FIG. 1 is an illustration of an electron backscatter shield fitted over a linear multiple target X-ray anode. Referring to Figure 1, a graphite electron backscatter shield 105 is fitted over a linear multiple target X-ray anode 110. In one embodiment, the graphite shield is fixedly attached to the anode. In another embodiment, the graphite shield is removably attached to the anode.

In one embodiment, shield 105 is configured to fit over the linear length 106 of anode 110 and has at least one and preferably multiple apertures 115 cut into and defined by front face 120 to permit free fluence of the incident electron beam. X-rays, generated by the fluence of electrons incident upon the anode 110, pass through the graphite shield 105 essentially unhindered. Backscattered electrons will not be able to pass through the graphite shield 105 and are thus, collected by the shield which, in one embodiment, is electrically coupled to the body of the anode 110.

In one embodiment, the anode 110 has a surface 111 that faces, and is therefore directly exposed to, the electron beam. In one embodiment, the shield 105 has an internal surface 112 that faces the anode surface 111. In one embodiment, the internal surface 112 and said anode surface 111 are separated by a gap 125. The distance or gap 125 between the surface 111 of anode 110 and internal surface 112 of shield 105 is in the range of 1 mm to 10 mm. In one embodiment, the distance or gap 125 between the surface 111 of anode 110 and internal surface 112 of shield 105 is in the range of 1 mm to 2 mm. In one embodiment, the distance or gap 125 between the surface 111 of anode 110 and internal surface 112 of shield 105 is in the range of 5 mm to 10 mm. FIG. 2 shows distance 125 between the surface 111 of the anode and internal surface 112 of the shield in another view. It should be appreciated that, as shown in FIG. 2, the distance between the internal shield surface and the anode surface varies along the length of the anode surface.
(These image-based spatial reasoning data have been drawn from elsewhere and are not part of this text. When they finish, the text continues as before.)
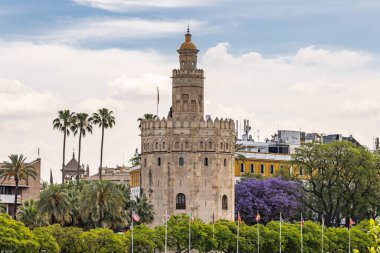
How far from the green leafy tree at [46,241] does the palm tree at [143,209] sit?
23.0m

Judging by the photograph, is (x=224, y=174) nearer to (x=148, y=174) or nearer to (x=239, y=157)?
(x=148, y=174)

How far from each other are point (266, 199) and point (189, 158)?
1849 cm

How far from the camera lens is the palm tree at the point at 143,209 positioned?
108 metres

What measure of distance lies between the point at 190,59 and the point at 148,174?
13769 millimetres

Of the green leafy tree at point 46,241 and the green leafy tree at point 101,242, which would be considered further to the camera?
the green leafy tree at point 101,242

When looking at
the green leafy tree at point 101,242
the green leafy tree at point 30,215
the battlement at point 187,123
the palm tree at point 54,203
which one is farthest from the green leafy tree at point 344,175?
the green leafy tree at point 101,242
Referring back to FIG. 1, in one embodiment, X-ray generation in the shield 105 (either by incident or backscattered electrons) will be minimized due to the low atomic number (Z) of graphite (Z=6). Electrons that are backscattered directly towards at least one aperture 115 will be able to exit the shield. In one embodiment, electron exit is minimized by standing the shield away from the anode surface and thus reducing the solid angle that the aperture subtends at the X-ray focal spot.
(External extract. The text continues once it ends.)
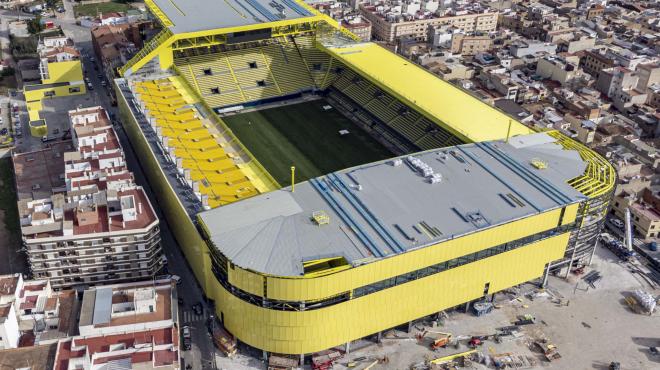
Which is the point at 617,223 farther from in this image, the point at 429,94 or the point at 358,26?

Figure 2 is a schematic diagram showing the operation of the backscatter electron shield. Anode 210 is covered by electron shield 205, which permits incident electrons 225 to pass unimpeded (and thereby produce X-rays). The shield 205 allows the transmission of X-ray photons through the shield material, but it blocks and absorbs backscattered electrons 240, thereby preventing their entry into the X-ray tube vacuum.

In one embodiment, shield 205 is formed from graphite. Graphite is advantageous in that it will stop backscattered electrons but will neither produce x-rays in the graphite (which would otherwise blur the focal spot and ultimately the image) nor attenuate the x-rays that are produced from the correct part of the anode (focal spot). Electrons with 16OkV energy have a range of 0.25 mm in graphite and therefore a shield 1 mm thick will prevent any electrons passing through the graphite. However, X-ray photon transmission, in one embodiment, for X-ray photons having an energy of 16OkV, is greater than 90%. X-ray photon transmission, in another embodiment, for X-ray photons having an energy of 16OkV, is preferably greater than 95%. X- ray photon transmission, in another embodiment, for X-ray photons having an energy of 16OkV, is preferably at least 98%.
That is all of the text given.